- [Given data]:
>>>
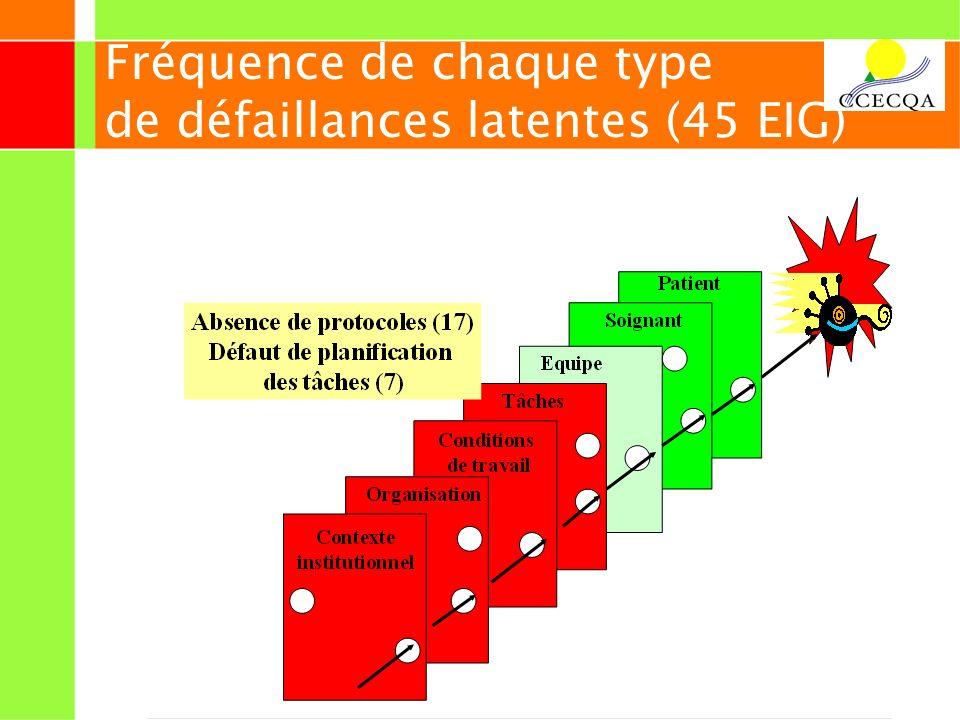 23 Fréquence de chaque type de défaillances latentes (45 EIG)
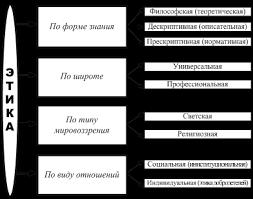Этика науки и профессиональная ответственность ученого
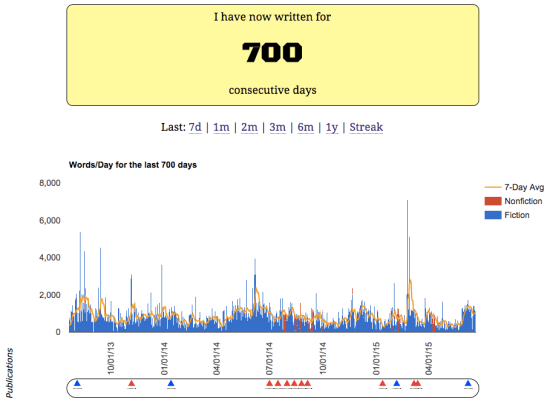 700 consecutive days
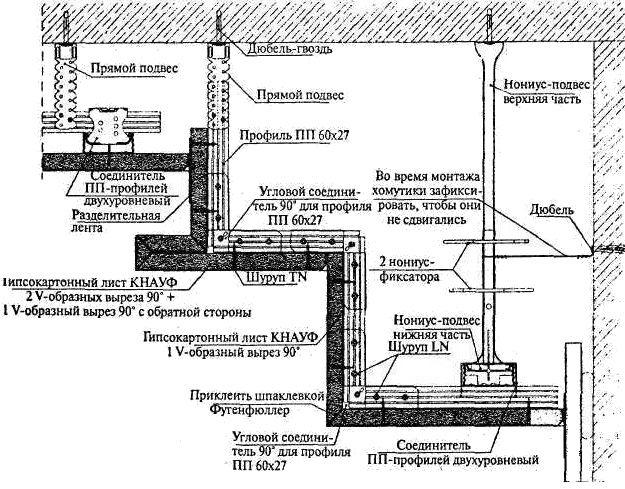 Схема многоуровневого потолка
<<<
- [What to work on]: Repeat each line of the material exactly, and drop any image it carries.

- [Result]:
 23 Fréquence de chaque type de défaillances latentes (45 EIG)
Этика науки и профессиональная ответственность ученого
 700 consecutive days
 Схема многоуровневого потолка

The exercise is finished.